Sem apoio do governo federal, refeitórios mantidos por organizações populares têm aumento de demanda por comida.
Javier Milei tomou posse como presidente da Argentina em dezembro. Em janeiro, executou somente 24% do orçamento mensal previsto para o abastecimento de alimentos às cozinhas populares. Em fevereiro, o corte foi total.

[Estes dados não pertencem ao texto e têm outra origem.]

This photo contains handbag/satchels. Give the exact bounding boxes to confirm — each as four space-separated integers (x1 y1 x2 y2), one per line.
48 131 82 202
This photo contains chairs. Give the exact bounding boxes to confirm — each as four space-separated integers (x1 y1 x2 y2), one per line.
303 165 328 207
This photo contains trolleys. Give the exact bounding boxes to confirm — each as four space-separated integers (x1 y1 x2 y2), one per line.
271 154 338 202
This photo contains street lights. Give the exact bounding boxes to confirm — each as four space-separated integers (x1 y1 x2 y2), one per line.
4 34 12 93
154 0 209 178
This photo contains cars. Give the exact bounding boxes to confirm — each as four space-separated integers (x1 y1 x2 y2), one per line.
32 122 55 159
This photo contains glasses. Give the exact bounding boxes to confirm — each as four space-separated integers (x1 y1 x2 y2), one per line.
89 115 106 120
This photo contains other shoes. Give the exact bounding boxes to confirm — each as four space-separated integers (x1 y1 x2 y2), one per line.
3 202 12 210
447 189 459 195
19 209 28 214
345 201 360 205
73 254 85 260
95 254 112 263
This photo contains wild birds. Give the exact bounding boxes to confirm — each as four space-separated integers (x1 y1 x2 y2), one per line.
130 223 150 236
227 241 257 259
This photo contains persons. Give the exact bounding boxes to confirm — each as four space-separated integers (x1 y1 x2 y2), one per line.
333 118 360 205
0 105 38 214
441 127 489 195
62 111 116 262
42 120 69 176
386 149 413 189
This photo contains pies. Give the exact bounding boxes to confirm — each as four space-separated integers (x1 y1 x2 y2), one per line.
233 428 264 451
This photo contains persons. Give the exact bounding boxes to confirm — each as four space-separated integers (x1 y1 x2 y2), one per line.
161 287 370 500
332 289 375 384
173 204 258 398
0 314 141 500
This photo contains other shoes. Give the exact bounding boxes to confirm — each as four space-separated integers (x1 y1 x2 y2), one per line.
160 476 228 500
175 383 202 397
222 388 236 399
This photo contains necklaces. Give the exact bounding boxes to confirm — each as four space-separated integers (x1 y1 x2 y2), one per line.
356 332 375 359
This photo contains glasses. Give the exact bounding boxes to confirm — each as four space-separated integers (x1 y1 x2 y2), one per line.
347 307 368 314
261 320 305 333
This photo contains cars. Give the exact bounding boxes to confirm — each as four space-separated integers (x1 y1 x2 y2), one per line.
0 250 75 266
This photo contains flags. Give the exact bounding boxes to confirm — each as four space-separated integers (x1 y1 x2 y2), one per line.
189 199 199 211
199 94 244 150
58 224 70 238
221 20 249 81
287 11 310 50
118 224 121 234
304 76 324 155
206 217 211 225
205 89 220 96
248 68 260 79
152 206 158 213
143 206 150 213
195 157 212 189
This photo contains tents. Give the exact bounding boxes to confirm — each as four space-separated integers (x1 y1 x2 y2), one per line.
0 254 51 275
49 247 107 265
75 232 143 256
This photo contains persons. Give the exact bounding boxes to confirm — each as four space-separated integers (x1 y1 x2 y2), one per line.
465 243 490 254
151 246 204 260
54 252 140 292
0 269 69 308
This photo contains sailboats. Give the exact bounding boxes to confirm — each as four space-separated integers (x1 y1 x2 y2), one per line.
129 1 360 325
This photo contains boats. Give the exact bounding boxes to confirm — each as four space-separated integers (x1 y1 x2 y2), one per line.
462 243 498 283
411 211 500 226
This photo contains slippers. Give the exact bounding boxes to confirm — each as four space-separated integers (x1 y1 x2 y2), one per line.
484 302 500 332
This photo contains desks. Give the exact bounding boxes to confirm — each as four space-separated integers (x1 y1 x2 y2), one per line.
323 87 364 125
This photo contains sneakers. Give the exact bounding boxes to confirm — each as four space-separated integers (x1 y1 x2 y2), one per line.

Cerca de 40 mil comedores – como são chamados refeitórios ou cozinhas organizadas por movimentos populares e comunitários na Argentina – ficaram desassistidos, num momento em que 57% da população está abaixo da linha de pobreza, pior índice desde 2002. Refeições servidas atualmente dependem de financiamentos municipais e estaduais, além de doações.
Blanca Alfonso é uma das 134 mil pessoas – a maioria, mulheres – que acordam todos os dias pensando não só na alimentação dos filhos, mas na de toda a comunidade. Atualmente trabalha como cozinheira no comedor Evita, na Villa Zavaleta, em Buenos Aires, e coordena a cozinha Santino, na comunidade vizinha, a Villa 21-24.
“Eu levanto chorando para cozinhar, tirando força de onde não tenho, porque acho que se falta comida para meu filho, falta para outras pessoas também. E é triste, porque eu passei por muitas necessidades e me coloco no lugar dessas famílias e isso me dói, me dói. Me dói que nos vejam a nós das favelas como bichos estranhos, mas nós não somos estranhos.”
A cada dia, mais gente
Em fevereiro, segundo estudo Observatório Social da Universidade Católica Argentina (UCA), 7 milhões de argentinos não tinham recursos para se alimentar adequadamente. Desde a posse de Milei, o preço dos alimentos cresceu, em média, 70%. Produtos como arroz, farinha e pão duplicaram seus preços em apenas três meses.
Mais de 10 milhões de refeições são ofertadas pelas cozinhas populares diariamente, segundo estimativa do Observatorio Villero, mantido pela organização popular La Poderosa. Mas, apesar dos esforços diários de Blanca e de suas companheiras, não é mais possível atender à demanda crescente.
“Não é suficiente, e todos os dias chegam novas pessoas que não se viam no bairro, e ficaram sem casa, emprego e que precisam de um prato de comida, ou até mesmo de um pedaço de pão. ‘Se você não tem um prato de comida, nem que seja um pedaço de pão’, perguntam”, completa Blanca Alfonso.
A professora Lorena Claudia Corral coordena a cozinha Evita, responsável por alimentar 600 na Villa Zavaleta. Com mais de 20 anos de trabalho comunitário, ela chama atenção para um fenômeno sem precedentes: até quem trabalha precisa de ajuda. “Mesmo que tenham emprego, façam bicos, precisam ir ao refeitório, porque não têm condições”, relata.
“Tem vizinho que vem até mim e diz: ‘Lorena, eu nunca pedi nem um pão para você, mas hoje não temos condições, apesar de eu ter um emprego’. Antes, a pessoa que trabalhava dizia ‘não, não preciso ir para o refeitório’. Hoje tem gente que trabalha mas precisa vir porque não tem dinheiro.”